>>Le CHUB s'engage pour un parcours de santé coordonné entre les professionnels de ville et l'hôpital public

Francis de DréeJean-Bernard Gillet

La parole à Francis de Drée et Jean-Bernard Gillet, respectivement DG et DGM du CHU Brugmann.

Notre système de soins de santé est confronté à de multiples défis.

La population urbaine continue à croître, avec une natalité plus importante que le reste du pays et une augmentation de l'espérance de vie.

Les patients nous demandent une prise en charge à la fois globale et personnalisée avant, pendant ou après le séjour hospitalier.

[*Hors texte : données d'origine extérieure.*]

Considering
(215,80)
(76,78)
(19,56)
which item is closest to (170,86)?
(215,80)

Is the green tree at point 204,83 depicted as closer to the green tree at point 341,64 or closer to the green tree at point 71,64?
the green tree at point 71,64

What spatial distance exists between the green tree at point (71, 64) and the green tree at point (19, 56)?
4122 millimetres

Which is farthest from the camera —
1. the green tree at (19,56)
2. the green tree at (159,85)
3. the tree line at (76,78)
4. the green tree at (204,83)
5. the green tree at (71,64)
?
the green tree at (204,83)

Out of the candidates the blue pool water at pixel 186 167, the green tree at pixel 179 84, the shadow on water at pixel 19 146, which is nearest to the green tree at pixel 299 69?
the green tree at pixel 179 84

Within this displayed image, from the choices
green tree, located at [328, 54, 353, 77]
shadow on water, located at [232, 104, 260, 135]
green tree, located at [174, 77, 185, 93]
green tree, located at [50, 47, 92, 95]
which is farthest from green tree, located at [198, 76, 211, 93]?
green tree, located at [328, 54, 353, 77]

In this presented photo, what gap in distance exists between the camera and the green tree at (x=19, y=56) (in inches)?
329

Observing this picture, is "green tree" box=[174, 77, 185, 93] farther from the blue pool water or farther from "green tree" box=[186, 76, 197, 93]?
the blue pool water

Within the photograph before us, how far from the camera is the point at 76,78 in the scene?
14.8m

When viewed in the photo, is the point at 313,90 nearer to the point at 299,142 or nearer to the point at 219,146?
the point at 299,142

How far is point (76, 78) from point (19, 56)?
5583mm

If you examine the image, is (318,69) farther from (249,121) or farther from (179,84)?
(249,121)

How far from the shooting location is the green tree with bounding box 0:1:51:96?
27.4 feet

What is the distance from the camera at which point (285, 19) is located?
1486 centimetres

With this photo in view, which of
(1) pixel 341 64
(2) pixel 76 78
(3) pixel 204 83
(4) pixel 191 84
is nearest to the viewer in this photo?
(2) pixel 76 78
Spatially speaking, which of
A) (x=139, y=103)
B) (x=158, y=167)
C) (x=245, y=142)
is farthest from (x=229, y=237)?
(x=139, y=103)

Cette prise en charge médico-soignante et médico-sociale doit donc se concevoir avec les professionnels de ville : médecins généralistes, maisons médicales, infirmiers et prestataires de soins à domicile, métiers paramédicaux et maisons de repos (et de soins).

Appuyé par la Ville de Bruxelles, et en collaboration avec le CHU Saint-Pierre, le CHU Brugmann veut, en 2019, renforcer le lien avec les professionnels de santé hors des murs hospitaliers.

C'est à dire :

  • Systématiser la communication des résultats: le CHU Brugmann s'est résolument engagé dans les plateformes de transmission des résultats cliniques, sur la base de l'accord préalable nécessaire du patient. Ainsi, nous sommes actifs sur le Réseau Santé Bruxellois et via MediBridge/MediMail. Nous mettons également à disposition des médecins extrahospitaliers les examens d'imagerie médicale via le portail d'imagerie. D'autres innovations sont encore à prévoir dans ce domaine.
  • Investir dans des systèmes d'information communs: au-delà de la communication des résultats, nous souhaitons explorer la possibilité de partager nos systèmes d'information, aux avantages réciproques des professionnels de ville (prescription, serveur de résultats, voire dossier patients simplifiés) et du fonctionnement de l'hôpital (préparation de l'accueil des patients et adéquation des actes réalisés à l'hôpital par rapport aux besoins).
  • Renforcer le dialogue avec les médecins hors des murs hospitaliers, grâce aux séminaires ou réunions trimestrielles avec les médecins généralistes. L'ambition est d'amplifier encore ce dialogue en systématisant les échanges, en organisant des canaux de communication simples et rapides, notamment téléphoniques, et en définissant des protocoles communs.
  • Favoriser les synergies dans le domaine de l'urgence: les postes de garde en médecine générale (PMG) sont de plus en plus nombreux (la collaboration entre le PMG1030 à Brien se déroule à la satisfaction des deux parties depuis septembre 2017). Suite aux protocoles de gestions des appels aux secours 112/1733 récemment approuvés, les décisions d'envoi des moyens de l'AMU ou le recours à la garde de Médecine générale se feront suivant les mêmes règles, que l'appel soit adressé au 112 ou au 1733. Les informations fournies par les technologies digitales doivent progressivement être intégrées dans la surveillance à domicile et les décisions d'orientation des patients.
  • Travailler avec les maisons de repos (et de soins) : mentionnons notamment notre partenariat privilégié avec les maisons de repos du CPAS de Bruxelles.
  • Développer les soins et l'hospitalisation à domicile que le réseau iris développe en ce moment. Les initiatives pour diminuer la durée de séjour de la maternité ont déclenché des partenariats pour l'accompagnement pré- et post-natal.

L'intérêt des patients et la qualité des soins ne peut pas se concevoir dans une rivalité entre le monde de l'hôpital et celui des autres prestataires de soins l'œuvre dans la Cité. Ces complémentarités nécessaires doivent passer par les avancées concrètes dans le domaine de la communication et dans l'utilisation croissante des outils médicaux digitaux de surveillance. L'avenir dans ce domaine s'annonce passionnant.